Supplied text Block Start

Arch Mission

A nonprofit building billion-year backups of human civilization on the Moon, in solar orbit, and underground on Earth.
2017 · Co-founder

Civilization has no backup. If an attack or natural phenomenon wiped out our infrastructure tomorrow, most of the information gathered by our species would be gone within a decade. I co-founded the Arch Mission Foundation to backup humanity. We build ultra-durable archives of human knowledge and put them in secure locations like the Moon, solar orbit, or deep underground.

The first archive launched in 2018 inside the glovebox of Elon Musk's Tesla Roadster on SpaceX's Falcon Heavy. It carried Isaac Asimov's Foundation trilogy on a 5D quartz disc and will orbit the Sun for about 30 million years.

In 2019, we sent a 30-million-page Lunar Library to the Moon aboard SpaceIL's Beresheet lander. It crash-landed. NASA imagery suggests the disc survived. In 2024, another Lunar Library made it to the lunar surface on Intuitive Machines' Odysseus lander. A duplicate is on display in the Smithsonian National Air and Space Museum.

Supplied text Block End
Dataset excerpts Block Start

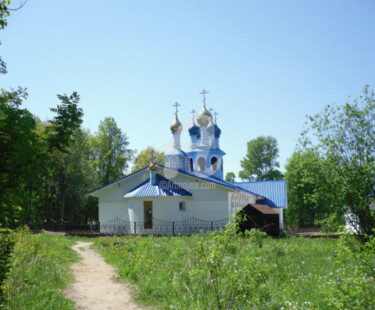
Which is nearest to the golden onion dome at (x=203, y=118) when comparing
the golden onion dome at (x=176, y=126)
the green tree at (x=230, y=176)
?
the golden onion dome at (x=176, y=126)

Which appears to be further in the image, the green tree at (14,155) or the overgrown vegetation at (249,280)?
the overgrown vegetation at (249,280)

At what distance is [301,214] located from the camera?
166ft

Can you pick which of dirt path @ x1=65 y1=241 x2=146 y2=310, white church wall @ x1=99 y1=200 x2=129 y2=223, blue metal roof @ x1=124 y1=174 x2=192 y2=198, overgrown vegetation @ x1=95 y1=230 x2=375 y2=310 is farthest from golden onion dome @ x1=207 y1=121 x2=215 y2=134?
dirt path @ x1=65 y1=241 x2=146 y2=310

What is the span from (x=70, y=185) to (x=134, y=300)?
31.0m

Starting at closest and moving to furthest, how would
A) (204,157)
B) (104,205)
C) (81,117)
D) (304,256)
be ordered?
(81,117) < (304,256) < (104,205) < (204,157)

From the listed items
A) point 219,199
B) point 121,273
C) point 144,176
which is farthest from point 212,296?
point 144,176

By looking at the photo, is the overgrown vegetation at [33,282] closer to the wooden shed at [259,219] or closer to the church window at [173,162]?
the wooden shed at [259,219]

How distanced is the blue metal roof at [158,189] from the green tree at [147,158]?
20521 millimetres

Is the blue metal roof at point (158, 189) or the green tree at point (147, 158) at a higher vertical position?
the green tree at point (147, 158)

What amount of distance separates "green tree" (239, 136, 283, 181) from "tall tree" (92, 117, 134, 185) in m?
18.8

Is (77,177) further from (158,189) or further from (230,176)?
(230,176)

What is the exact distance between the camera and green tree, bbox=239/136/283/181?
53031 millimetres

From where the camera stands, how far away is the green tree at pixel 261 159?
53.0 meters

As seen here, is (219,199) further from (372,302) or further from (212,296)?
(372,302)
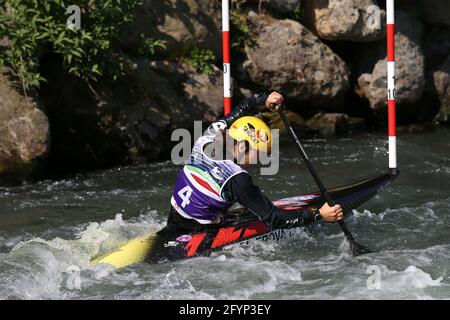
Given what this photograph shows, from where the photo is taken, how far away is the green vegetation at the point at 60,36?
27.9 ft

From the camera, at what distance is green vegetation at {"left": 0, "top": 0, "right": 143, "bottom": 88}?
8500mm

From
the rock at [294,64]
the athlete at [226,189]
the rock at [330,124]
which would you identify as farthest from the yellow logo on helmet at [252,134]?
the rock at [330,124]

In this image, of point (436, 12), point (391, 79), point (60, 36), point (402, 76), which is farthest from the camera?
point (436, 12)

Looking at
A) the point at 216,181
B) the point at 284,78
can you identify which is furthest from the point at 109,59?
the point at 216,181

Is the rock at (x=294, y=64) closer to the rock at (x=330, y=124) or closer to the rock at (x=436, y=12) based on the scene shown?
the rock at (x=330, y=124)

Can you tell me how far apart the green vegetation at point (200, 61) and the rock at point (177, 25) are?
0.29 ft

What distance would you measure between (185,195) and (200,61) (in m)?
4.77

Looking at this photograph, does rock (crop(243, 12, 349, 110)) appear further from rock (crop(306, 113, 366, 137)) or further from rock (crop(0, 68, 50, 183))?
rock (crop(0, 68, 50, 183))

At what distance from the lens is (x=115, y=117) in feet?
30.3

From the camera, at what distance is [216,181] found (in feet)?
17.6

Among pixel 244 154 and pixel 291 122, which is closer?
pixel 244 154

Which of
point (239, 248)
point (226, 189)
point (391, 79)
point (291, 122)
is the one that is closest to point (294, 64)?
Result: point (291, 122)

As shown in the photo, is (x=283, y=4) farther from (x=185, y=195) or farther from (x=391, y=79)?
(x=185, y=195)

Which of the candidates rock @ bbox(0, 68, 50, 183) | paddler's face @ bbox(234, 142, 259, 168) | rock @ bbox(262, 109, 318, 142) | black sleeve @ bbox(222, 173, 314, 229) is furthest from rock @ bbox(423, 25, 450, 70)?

Dataset excerpts Block End

**What to do**
(a) List every calendar year that appears in the Arch Mission text.
(b) Write the next part of the Arch Mission text, picking up after its last sentence.
The records are separate material and have nothing to do with the Arch Mission text.

**Task-by-task outputs**
(a) 2017, 2018, 2019, 2024

(b)
The data archives are etched onto nickel nanofiche and quartz crystals. The data is analog, so you can read them with a microscope or a few drops of water. No operating system to worry about or file format that might be obsolete in a century. That was the point. We also encoded the entire Wikipedia into synthetic DNA with Microsoft and the University of Washington.

I co-founded the organization with Nova Spivack and Nick Slavin and served as Executive Director through four space missions with SpaceX, SpaceIL, Blue Origin, and Astrobotic.